Many of the new roads in Islamabad have nothing to offer to those who do not own cars
The public transport system, an institutional fiction, is striking for its non-existence. Many of the new roads have nothing to offer to those who do not own cars, manufactured by a protected cartel; and financed by a pampered banking sector sold as “economic boom” to all and sundry. Islamabad’s ethereal beauty, its only saving grace, has been badly attacked by native elites whom Churchill would have loved to see in operation. Even a bigoted, supremacist Winston Churchill could get it right sometimes. The former British Prime Minister was worried that an Independent India would be governed by gangsters, goondas and thugs someday. Opposing the zeal of Attlee in expediting the transfer of power, he is reported to have said:
“Power will go into the hands of rascals, rogues and freebooters …Not a bottle of water or a loaf of bread will escape taxation. Only the air will be free and the blood of these hungry millions will be on the head of Attlee. These are men of straw of whom no trace will be found after a few years. They will fight among themselves and India will be lost in political squabbles.”
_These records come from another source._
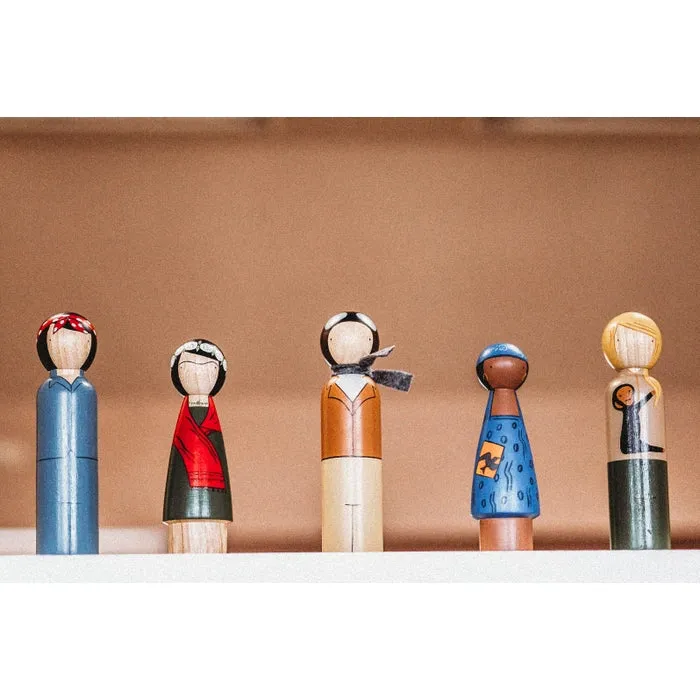 Amelia Earhart Individual Doll 7.5"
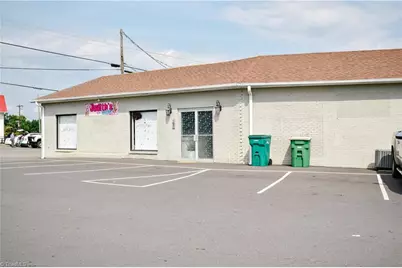 105 Llewellyn Street, Dobson, NC 27017 - Photo 3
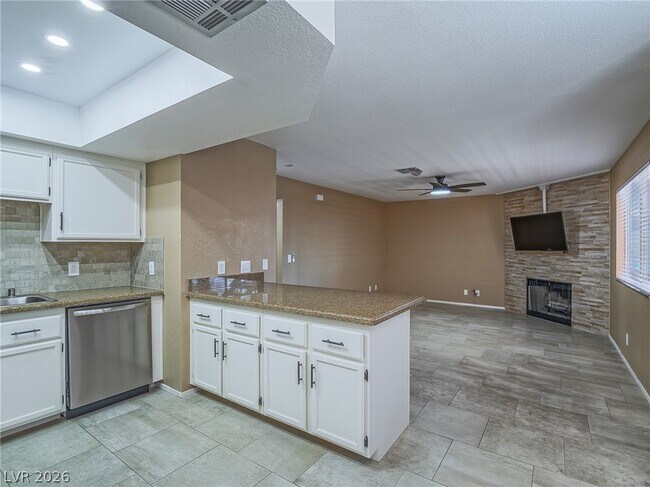 Building Photo - 912 Boulder Springs Dr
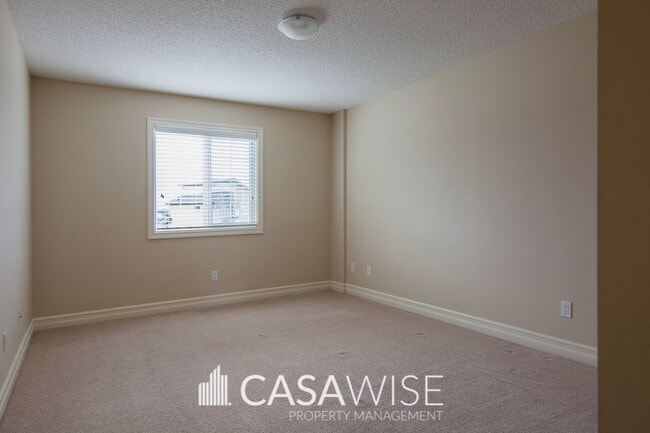 Building Photo - 6833 Cardinal Link SW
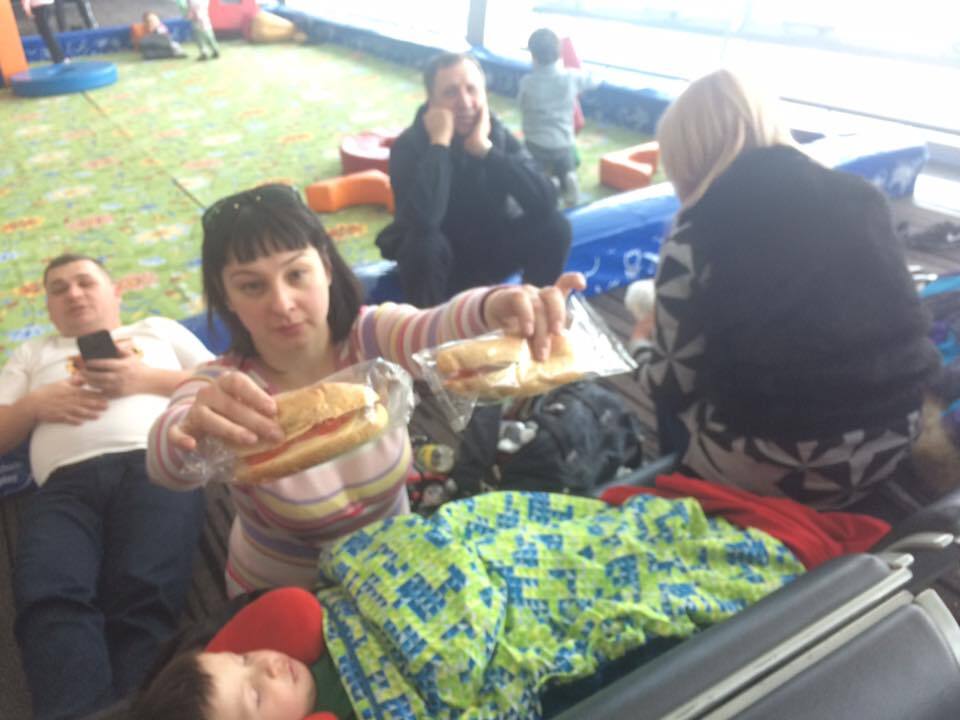 "Закінчилися літаки": в "Борисполі" застрягли сотні пасажирів з дітьми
It is hideously annoying to cite Churchill, but sometimes quotes that one hears so often come to mind, especially when they strike a raw nerve: a near admission of how out-of-place our elites are. The way Isloo-barons (and I include all those who wield and exercise power) have transferred their money into the soulless climes of Dubai says a lot about who these people are and what their real attachment to Pakistan is. As long as the fiefdom will deliver, we will get hollow patriotic speeches across Islamabad.
Chiding me for returning to Pakistan when its end is nigh, this corporate type endlessly complained about what a s**t hole Pakistan had become. Predictions of decay and disintegration flowed out as his clean, nimble fingers played with a BlackBerry
Talking to a corporate sector wallah, an [old] acquaintance, I was even more worried. After chiding me for returning to Pakistan when its end is nigh, he endlessly complained about what a s**t hole Pakistan had become. Predictions of decay and disintegration flowed out as his clean, nimble fingers played with a BlackBerry. My acquaintance also advised me to invest somewhere outside and showed his lovely Malaysian apartment in the heart of Kuala Lumpur that he had recently acquired. Islamabad, he said, had “exhausted” him, and he just “could not deal with the mess anymore.”
Whoever wanted Pakistan to be equated with Iraq and Afghanistan is doing a great job. The friends of Pakistan and their unethical think tanks and thinkers are making sure that the world is kept busy with stories of imploding Pakistan. Islamabad’s chaos serves their purpose well.
However, our onslaught on the capital is unforgivable. The mal-development, the unpreparedness for changing times and reluctance to re-orient a martial state to a more people-friendly polity cannot be condoned. This is why good old serene Islamabad is turning into the archetypal Muslim Capital.
This is not a gloomy ode to a city. Capitals do not erode that easily, at least that is what South Asian history tells us. They rise again. Like Islamabad, we also hope that “this too shall pass.”